*PROBLEM DESCRIPTION:* The data below should be transcribed in full, with no picture included.

*SOURCE MATERIAL:*
===

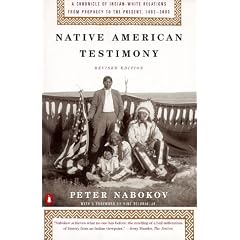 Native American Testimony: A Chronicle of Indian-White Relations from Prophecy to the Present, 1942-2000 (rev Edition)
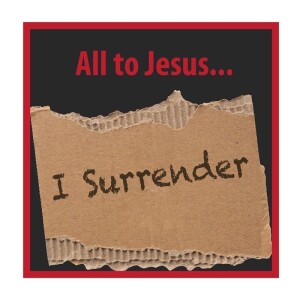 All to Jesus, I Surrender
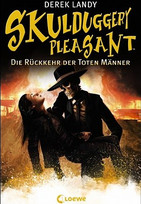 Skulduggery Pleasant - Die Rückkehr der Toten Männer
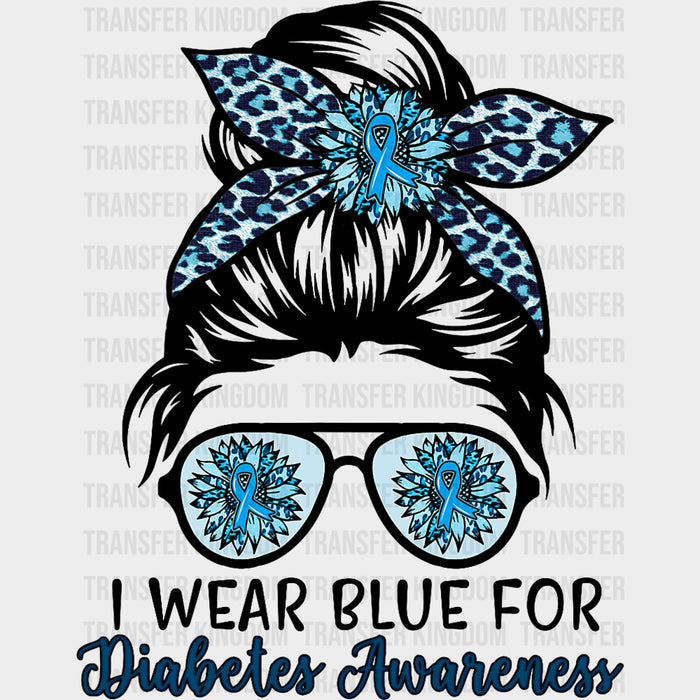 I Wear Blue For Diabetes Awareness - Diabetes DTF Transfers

===

*SOLUTION FOR THIS EXERCISE:*
 Native American Testimony: A Chronicle of Indian-White Relations from Prophecy to the Present, 1942-2000 (rev Edition)
 All to Jesus, I Surrender
 Skulduggery Pleasant - Die Rückkehr der Toten Männer
 I Wear Blue For Diabetes Awareness - Diabetes DTF Transfers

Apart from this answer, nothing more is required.